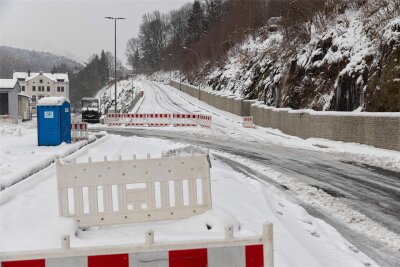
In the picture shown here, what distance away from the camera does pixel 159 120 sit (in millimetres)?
36125

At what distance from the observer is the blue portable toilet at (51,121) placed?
674 inches

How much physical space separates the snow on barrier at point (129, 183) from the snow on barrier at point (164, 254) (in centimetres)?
281

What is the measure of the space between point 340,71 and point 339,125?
613 cm

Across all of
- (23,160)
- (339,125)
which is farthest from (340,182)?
(339,125)

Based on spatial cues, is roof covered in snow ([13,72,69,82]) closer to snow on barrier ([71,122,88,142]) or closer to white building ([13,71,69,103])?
white building ([13,71,69,103])

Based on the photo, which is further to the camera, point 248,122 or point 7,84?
point 7,84

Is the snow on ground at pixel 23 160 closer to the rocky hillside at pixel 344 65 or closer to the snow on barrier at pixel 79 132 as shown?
the snow on barrier at pixel 79 132

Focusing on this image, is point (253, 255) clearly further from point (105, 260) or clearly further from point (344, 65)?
point (344, 65)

▶ _EXERCISE_: Copy out every row above verbatim, including the answers, and leave out the pictures.

▶ _SOLUTION TO THIS TASK_:
In the picture shown here, what distance away from the camera does pixel 159 120 sit (in millimetres)?
36125

At what distance from the observer is the blue portable toilet at (51,121) placed?
674 inches

How much physical space separates the snow on barrier at point (129, 183) from the snow on barrier at point (164, 254) (in centimetres)?
281

What is the measure of the space between point 340,71 and point 339,125?
613 cm

Across all of
- (23,160)
- (339,125)
which is farthest from (340,182)?
(339,125)

Based on spatial cues, is roof covered in snow ([13,72,69,82]) closer to snow on barrier ([71,122,88,142]) or closer to white building ([13,71,69,103])?
white building ([13,71,69,103])

Based on the photo, which is further to the camera, point 248,122 or point 7,84?
point 7,84

Is the snow on ground at pixel 23 160 closer to the rocky hillside at pixel 344 65 or closer to the snow on barrier at pixel 79 132 as shown?
the snow on barrier at pixel 79 132

Focusing on this image, is point (253, 255) clearly further from point (105, 260) or clearly further from point (344, 65)?
point (344, 65)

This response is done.